Das Europaparlament hat am Donnerstag den Weg für eine gemeinsame Bankenaufsicht freigemacht. Die Abgeordneten stimmten in Straßburg für die Errichtung einer neuen Aufsichtsbehörde unter dem Dach der Europäischen Zentralbank (EZB). Das sogenannte "Supervisory Board" soll nach Angaben der EZB in einem Jahr einsatzbereit sein und die Kontrolle der rund 130 wichtigsten Banken in der Euro-Zone übernehmen.

Damit soll mehr als drei Jahre nach der Verschärfung der Euro-Schuldenkrise künftig verhindert werden, dass marode Banken den ganzen Währungsraum in Schieflage bringen können.

   Parlament und Notenbank hatten sich am Dienstagabend darüber geeinigt, wie die EZB die Abgeordneten künftig über ihre Entscheidungen informiert. Das war der Streitpunkt, der die Einführung einer gemeinsamen Bankenaufsicht in Europa zu verzögern drohte. Die gemeinsame Aufsicht ist lediglich der erste Schritt hin zu einer gemeinsamen Kontrolle des Bankensektors.

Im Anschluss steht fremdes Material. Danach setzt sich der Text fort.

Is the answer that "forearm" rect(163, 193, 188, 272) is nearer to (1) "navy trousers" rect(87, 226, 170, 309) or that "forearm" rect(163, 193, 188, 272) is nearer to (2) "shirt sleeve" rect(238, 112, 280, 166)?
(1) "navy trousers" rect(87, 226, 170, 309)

Einige Fragen noch ungeklärt
Umstritten ist weiter die Frage, wer letztlich über die Abwicklung einer maroden Bank entscheidet. Auch die Frage einer einheitlichen Sicherung der Kundeneinlagen in Europa ist noch lange nicht geklärt. Beim informellen Treffen der EU-Finanzminister und Notenbankchefs am Freitag und Samstag in Litauen wird die Bankenunion ebenfalls Thema sein. Entscheidungen stehen aber nicht auf der Tagesordnung.

Die rund 130 zu kontrollierenden Banken stehen für 85 Prozent der Bilanzsumme aller Institute in den 17 Euro-Staaten. Die EZB-Behörde soll gut 1.000 Mitarbeiter zählen, davon 700 Bankenaufseher.

Abwicklung maroder Banken: EU-Kommission macht Tempo
Die Europäische Kommission will bei den neuen Regeln zur Abwicklung maroder Banken in der Eurozone Tempo machen. Finanzkommissar Michel Barnier sagte am Donnerstag vor dem Europäischen Parlament in Straßburg, er hoffe, dass die geplante Abwicklungsrichtlinie bis Ende des Jahres unter Dach und Fach gebracht werden könne, "auf jeden Fall aber vor März" kommenden Jahres.

Notwendig sei ein "einheitlicher Abwicklungsmechanismus mit präzisen Vorgaben". Auch müsse ein "Abwicklungsrat" eingesetzt werden, der schnell Entscheidungen treffen könne, betonte der Franzose.

Keine Steuergelder mehr für Banken-Sanierung
Ziel sei es sicherzustellen, dass künftig nicht mehr der Steuerzahler für die Sanierung maroder Banken aufkomme, sagte Barnier. "Für die Banken sollen künftig Banken verantwortlich sein". Bei Problemen müssten in erster Linie deren Aktionäre gerade stehen. Barnier kündigte an, er wolle am Freitag mit den Finanzministern der EU bei einem Treffen in Vilnius über das Thema sprechen. Das Europaparlament will einer Sprecherin zufolge voraussichtlich im November über den Vorstoß beraten.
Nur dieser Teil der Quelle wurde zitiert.